Bremen Vier
- Bremen; Germany;
- Frequencies: FM: 101.2 MHz (Bremen), 100.8 MHz (Bremerhaven); DAB+: 6D;

Programming
- Language: German
- Format: Hot adult contemporary

Ownership
- Owner: Radio Bremen
- Sister stations: Bremen Eins , Bremen Zwei , Bremen Next

History
- First air date: 1 December 1986

Links
- Webcast: Listen Live
- Website: bremenvier.de

= Bremen Vier =

Bremen Vier (English: Bremen Four) is a radio station from Radio Bremen for the city of Bremen and Bremerhaven in the Free Hanseatic City of Bremen. It broadcasts a hot adult contemporary format dominated by pop music and has been operating since 1 December 1986. It is targeted at an audience aged 14 to 49.

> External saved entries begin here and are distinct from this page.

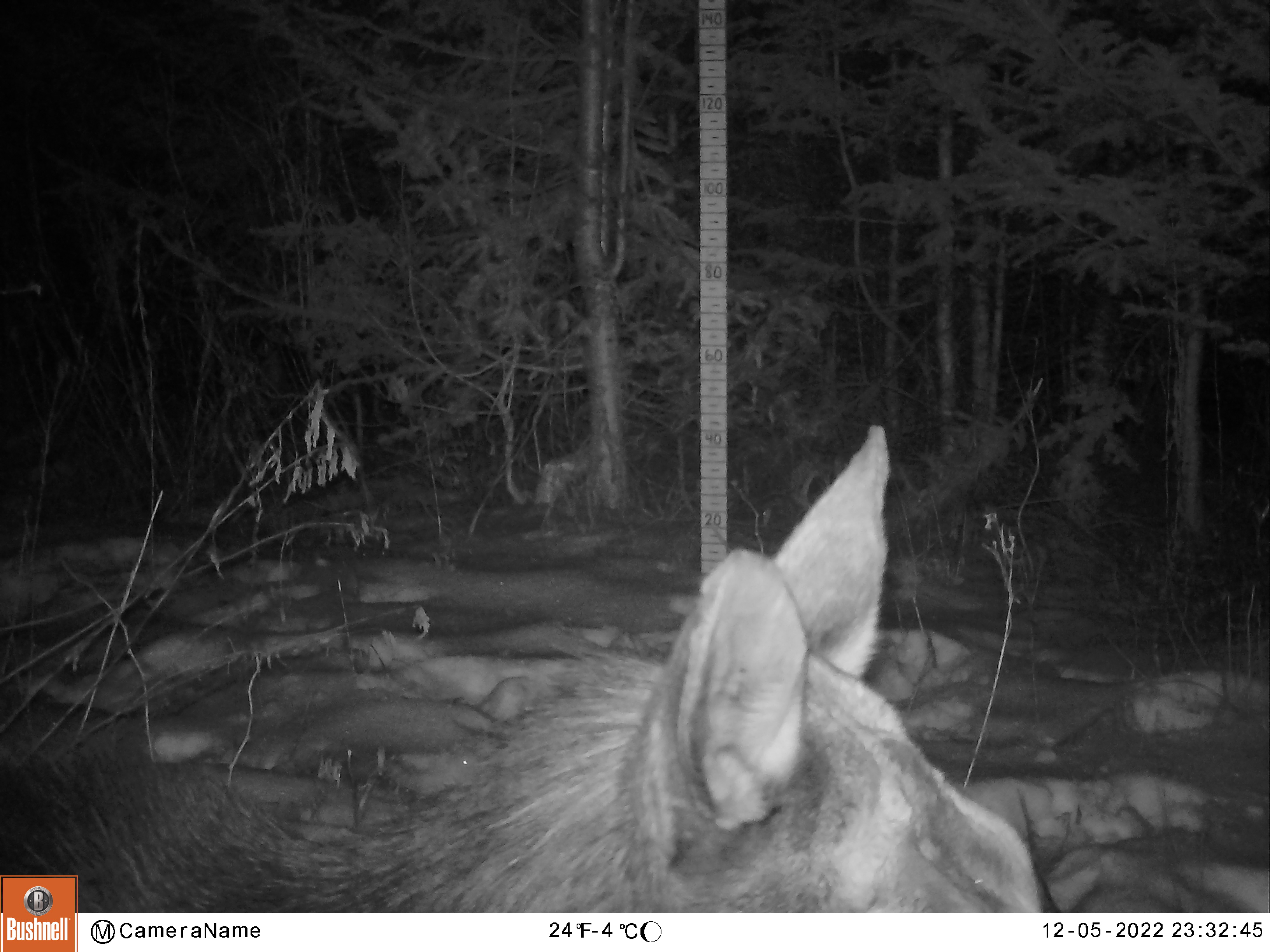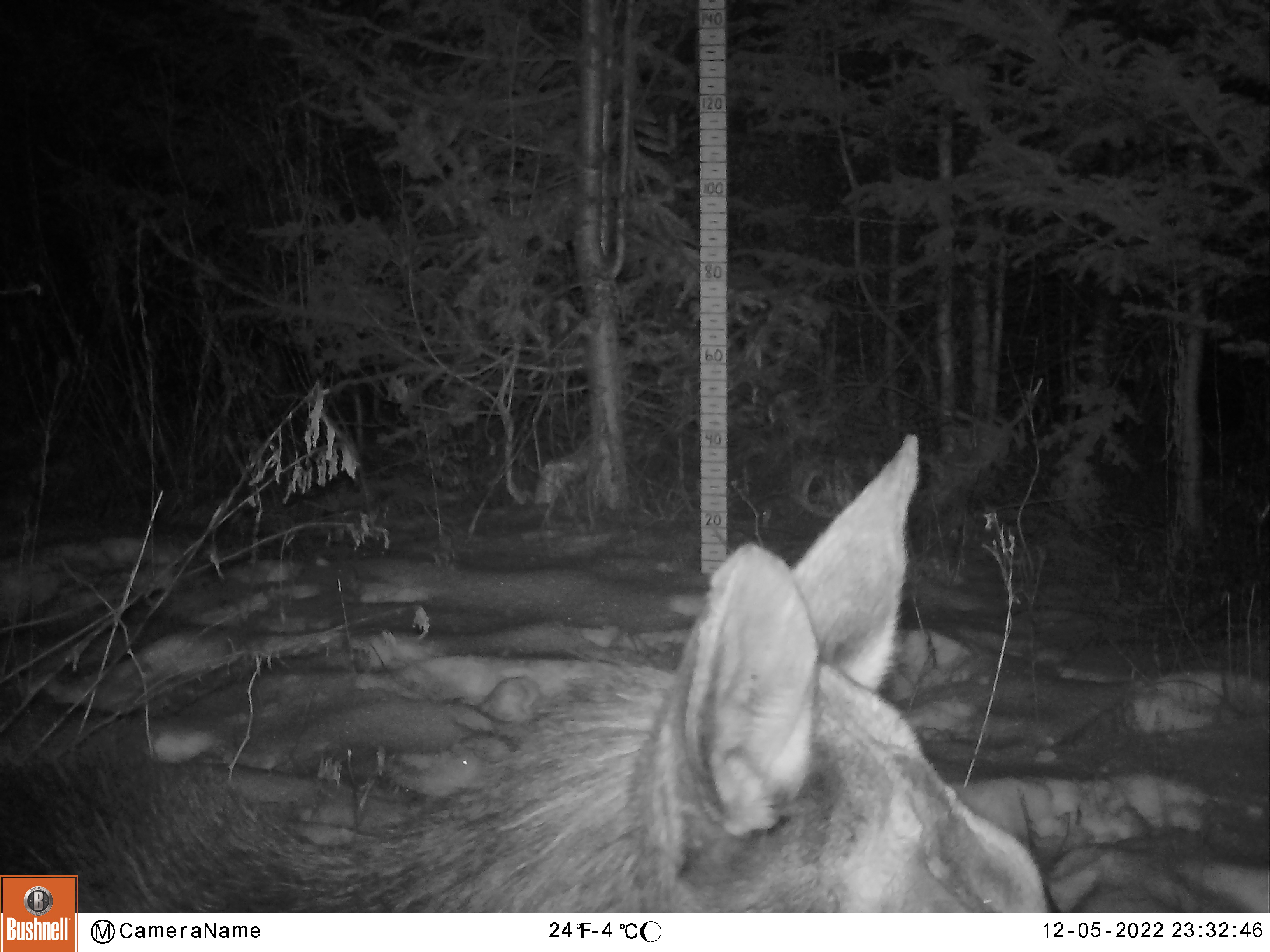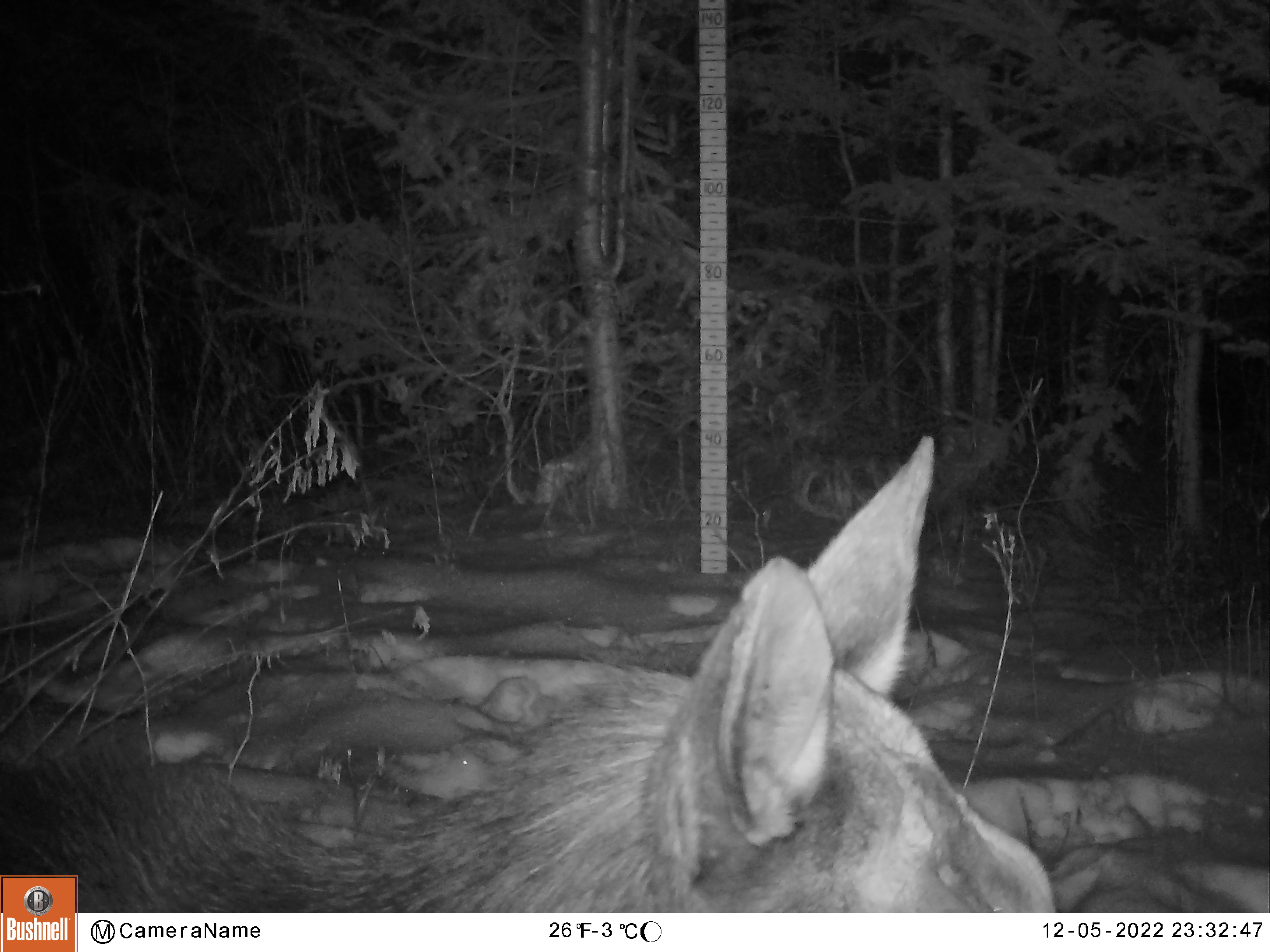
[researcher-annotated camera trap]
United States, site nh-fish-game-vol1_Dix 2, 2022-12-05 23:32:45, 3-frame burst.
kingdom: Animalia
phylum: Chordata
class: Mammalia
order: Artiodactyla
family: Cervidae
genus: Alces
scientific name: Alces alces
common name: moose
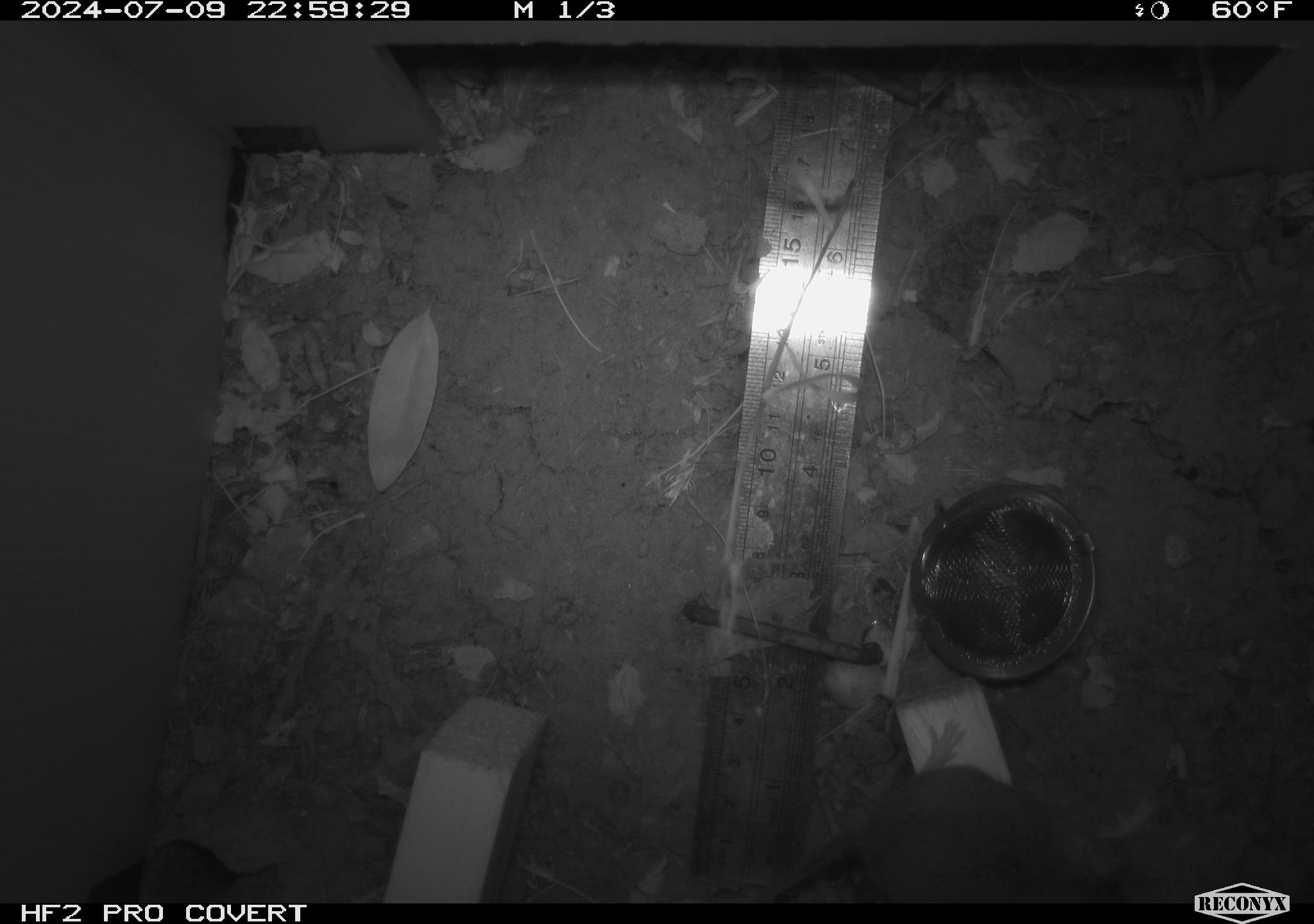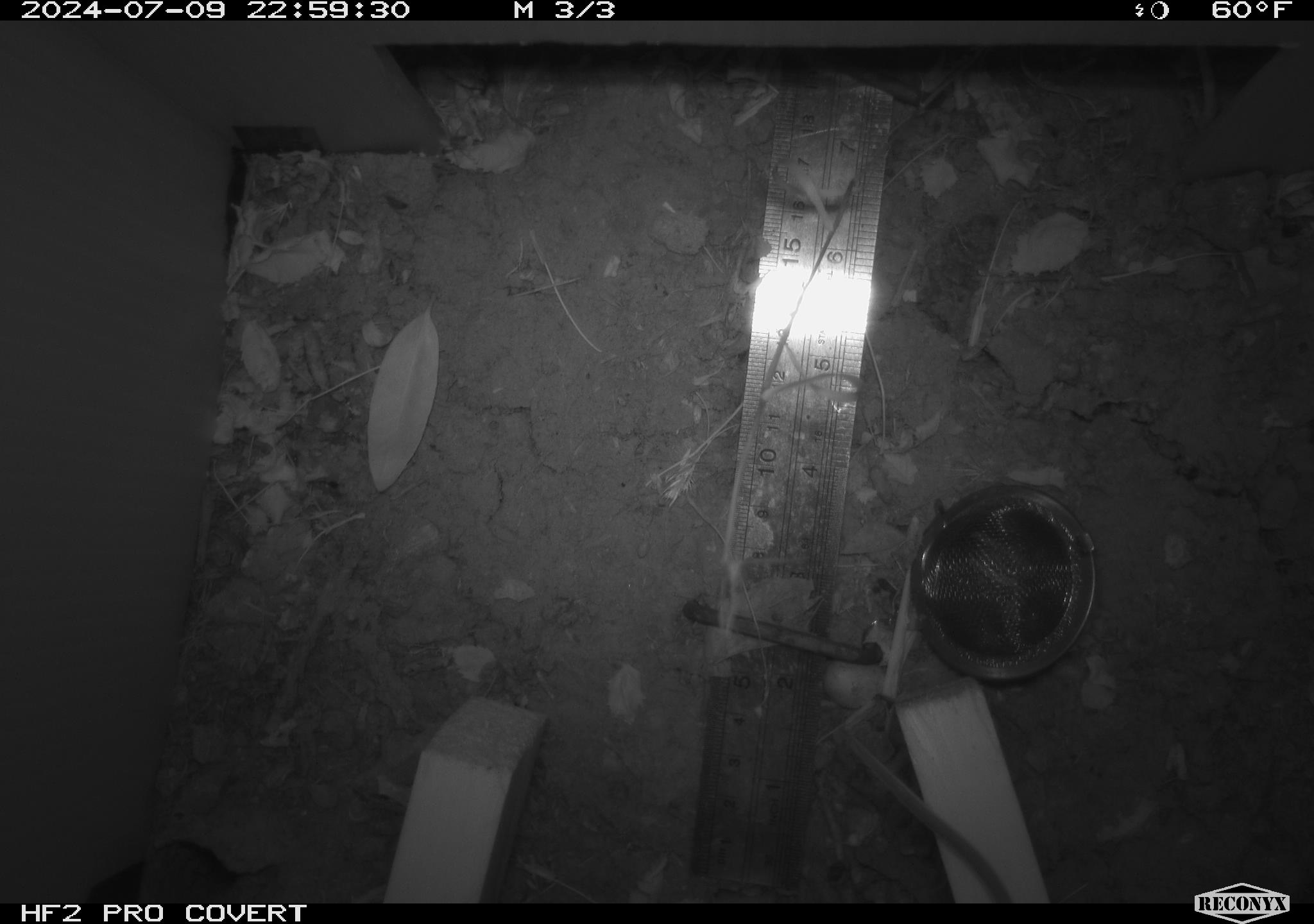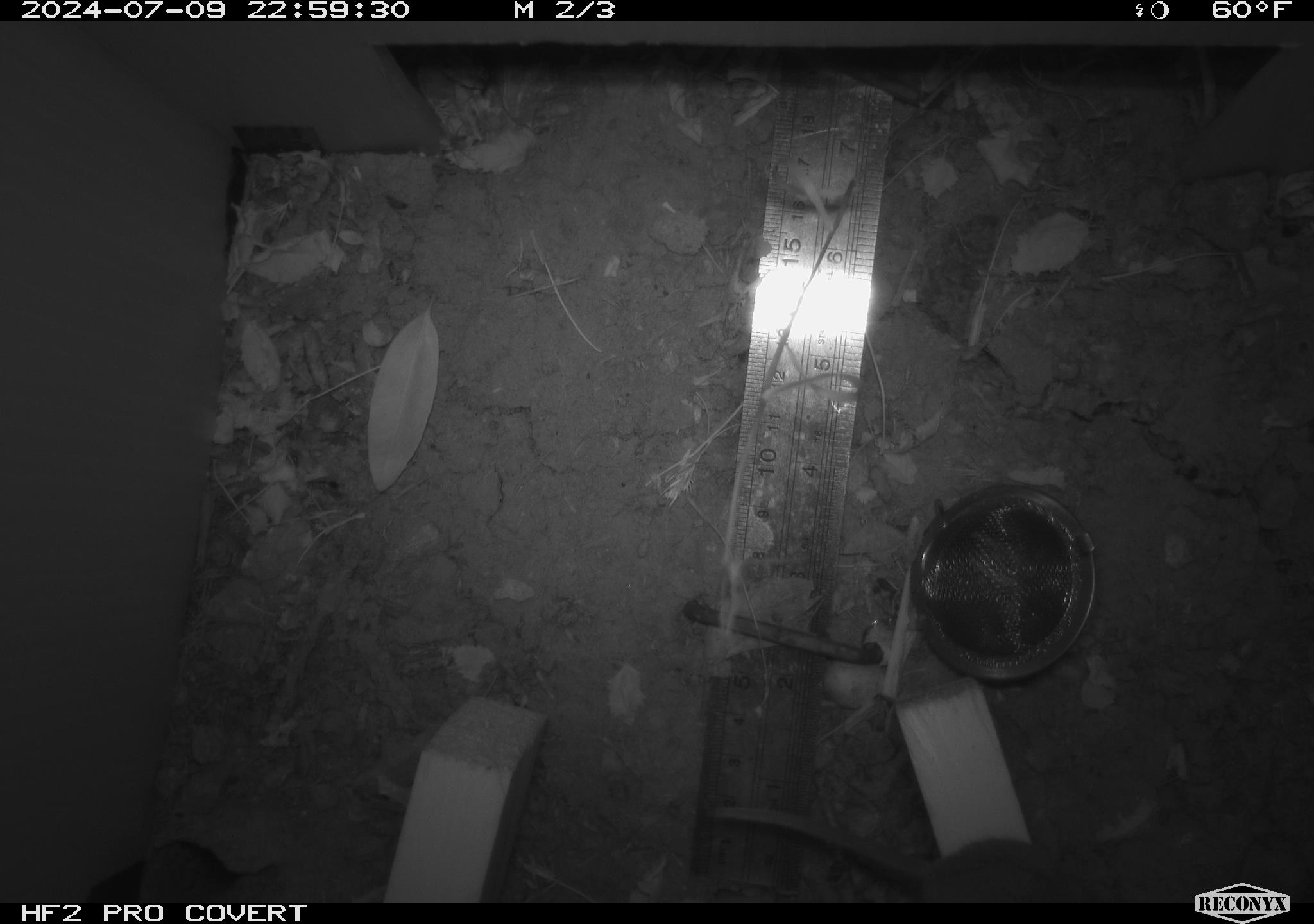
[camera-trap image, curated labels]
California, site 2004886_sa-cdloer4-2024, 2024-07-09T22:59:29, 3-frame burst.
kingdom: Animalia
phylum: Chordata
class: Mammalia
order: Rodentia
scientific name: Rodentia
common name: rodent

As of 2023, Bremen Vier has more than 200,000 daily listeners.

== History ==

Historic logo until 2001

The first broadcast by Bremen Vier was on 1 December 1986 at 9:05 AM. The first song was "Pop Muzik" by M, and the first host was Jürgen Büsselberg.

In December 2007 the company moved to a new radio station. The last track played was again "Pop Muzik", and the last host was Axel P. Sommerfeld.

Hansawelle programming was broadcast in the mornings before 9 AM until April 1989, when the station's first morning show, Slip, began. From 1999 until 2008 the morning show was Der Dicke und der Dünne (The Fat and the Lean), hosted alternately by Krause and Marcus Rudolph. A new morning show began in January 2009, with Roland Kanwicher and Olaf Rathje, alternating with Jens-Uwe Krause and Tina Padberg.

== Programming ==
Bremen Vier broadcasts from 5 AM to 1 AM. Overnight, the station airs ARD's Popnacht (Pop Night), which is produced by SWR3.

== Hosts ==

- Ansgar Guse
- Arnd Zeigler
- Axel P(atrick) Sommerfeld
- Christina Loock
- Christine Heuck
- Hendrik Plass
- Ike Pauli
- Jan Böhmermann
- Jens-Uwe Krause
- Julia Bamberg
- Keno Bergholz
- Malin Kompa
- Malte Döbert
- Malte Janssen
- Malte Völz
- Olaf Rathje
- Olli Schulz
- Peter Spalek
- Roland Kanwicher
- Teja Adams
- Tina Padberg

== Reception ==
The station can be heard via FM broadcasting in Bremen on 101.2 MHz at 100 kW; in Bremerhaven on 100.8 MHz at 25 kW, and in both cities via DAB+ (6D). A live stream is available on Bremenvier.de.